Aflatossine: una criticità con tanti fattori da controllare
Una formula che possa mettere al sicuro gli agricoltori dal problema micotossine (aflatossine e fumonisine in primis) ad oggi non c’è, ma la corretta gestione dei fattori produttivi quali epoca di semina, scelta varietale, irrigazione, stoccaggio ed essicazione delle granaglie può permettere una significativa riduzione della contaminazione. Questo, in estrema sintesi, quanto emerso dal seminario tecnico che Confagricoltura Piacenza ha organizzato sul tema martedì 30 agosto.
Paola Battilani – Professore Associato della Facoltà di Scienze Agrarie dell’Università Cattolica di Piacenza – ha spiegato come i funghi principalmente micotossigeni sul mais siano molto suscettibili a condizioni ecologie differenti. «Sul mercato – ha detto l’esperta – non esistono ibridi resistenti ma le varietà a ciclo breve sono più
esposte a rischio aflatossine mentre quelle a ciclo lungo alle fumonisine. Ciò dipende non tanto dalla varietà in sé quanto dall’epoca di maturazione della pianta e dal fatto che le varietà a ciclo breve non vengono irrigate.
Una corretta e buona irrigazione può ridurre la contaminazione da aflatossine dal 15 all’80%. I modelli previsionali attualmente disponibili si basano
fondamentalmente sul monitoraggio dell’acqua contenuta nella pianta. Davvero interessante anche il riferimento ad una nuova metodica messa a punto grazie alle ricerche dalla docente che utilizza la diffusione di funghi non tossigeni per contrastare le micotossine ponendoli in competizione biologica ed utilizzando il sorgo come vettore. «Questa metodica – ha detto Battilani – porta a risultati tanto più positivi quanto più si verificano le condizioni ideali per sviluppare le aflatossine. È chiaro – ha concluso la Battilani – che essendo le micotossine un fenomeno naturale non è possibile azzerarne la comparsa».
Sui rischi effettivi per l’uomo è intervenuto il professor Giuseppe Bertoni, già Direttore Istituto di Zootecnica della Facoltà di Scienze Agraria Università Cattolica di Piacenza. «La dieta – ha detto – va intesa non solo come tipo di cibo ma contemplando anche lo stile di vita. Quantità e
combinazione dei cibi ne determinano la funzionalità. Con i parametri achat cialis generique attuali, un uomo si espone a un rischio per la salute, bevendo latte contaminato da aflatossine se ne assume 28 litri al giorno per un periodo prolungato».

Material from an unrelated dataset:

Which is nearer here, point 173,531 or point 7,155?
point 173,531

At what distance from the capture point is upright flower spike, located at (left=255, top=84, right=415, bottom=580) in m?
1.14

Di autocontrollo, rintracciabilità di filiera e controlli ufficiali ha invece parlato il veterinario Augusta Balli che non ha mancato di evidenziare come, anche grazie all’impegno sindacale, siano state recepite alcune istanze finalizzate a rimuovere modalità applicative delle norme che nella nostra regione risultano particolarmente gravose rispetto alla vicina Lombardia. Presente alla serata anche la dottoressa Norma Arrigoni che è intervenuta sottolineando la disponibilità dell’Istituto Zooprofilattico: «Faremo l’analisi delle aflatossine in giornata con prova accreditata –
ha detto -. È un’esigenza del territorio alla quale riusciremo a dare risposta».
Filippo Gasparini – Presidente Sezione di Prodotto Lattiero-Casearia di Confagricoltura Piacenza – tracciando le conclusioni ha ribadito come
l’aspetto normativo «ci deve vedere impegnati anche sindacalmente».
Il dibattito tra i presenti non ha mancato di evidenziare come la salubrità dei prodotti debba essere una priorità, ma la disparità delle leggi, ad esempio rispetto agli Stati Uniti, dove il limite massimo di aflatossina M1 nel latte è 10 volte superiore al parametro europeo, ponga i nostri produttori in svantaggio competitivo.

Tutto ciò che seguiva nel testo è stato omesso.